The article "Trump claims he has the power to pardon himself" in the June 6 edition reminds us how uniquely unfit Donald Trump remains for the U.S. presidency. His first 500 days have been a clutter of mind-boggling mendacity and utter failure to learn.
First, Trump is a serial liar, having made a shocking number of false claims. From inauguration crowd size and Obama "tapping his wires," to his latest hallucination about campaign "spies," his spewing of falsehoods and gas-lighting of the public is simply reprehensible.
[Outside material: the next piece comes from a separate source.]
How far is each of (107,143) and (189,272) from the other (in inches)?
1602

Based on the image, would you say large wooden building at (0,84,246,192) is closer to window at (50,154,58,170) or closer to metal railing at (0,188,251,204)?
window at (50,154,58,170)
Arguably, Trump's lying is unmatched in U.S. presidential history. Unlike Nixon and Clinton, notorious liars, Trump seems immune from shame, lacking a moral compass and absent of any core convictions. This allows him to operate with zero concern for facts. Instead of embracing truth and transparency (as he lies about doing), Trump chooses to conceal and obfuscate reality on an unprecedented level.
Second, Trump seems to have learned virtually nothing about effective governing beyond his proclaimed knack for "making great deals" (which he hasn't done). From his foolish selection of repealing "Obamacare" as his first major initiative to his whiplash diplomacy toward a North Korea summit, he plods along ineptly like the walking tabloid he's always been, spewing divisive nonsense, a stumbling ignoramus, a cheap, conspiracy theory promoter, a dime-a-dozen reality show celebrity attempting to lead a government, the structure and function of which he still barely understands.
Rather than developing the slightest degree of historical perspective and improving his leadership through cooperation, persuasion and inclusion, Trump remains instead a perpetually self-satisfied bully, a simpleton egomaniac stomping on any and all dissent as heresy.
Trump's lies and refusal to learn, though not unexpected by the majority of 2016 voters, make for many punchlines — but, for America's long-term future, not funny ones.
The opinions expressed in this letter to the editor are the writer's own and do not necessarily reflect the policies of The Japan Times.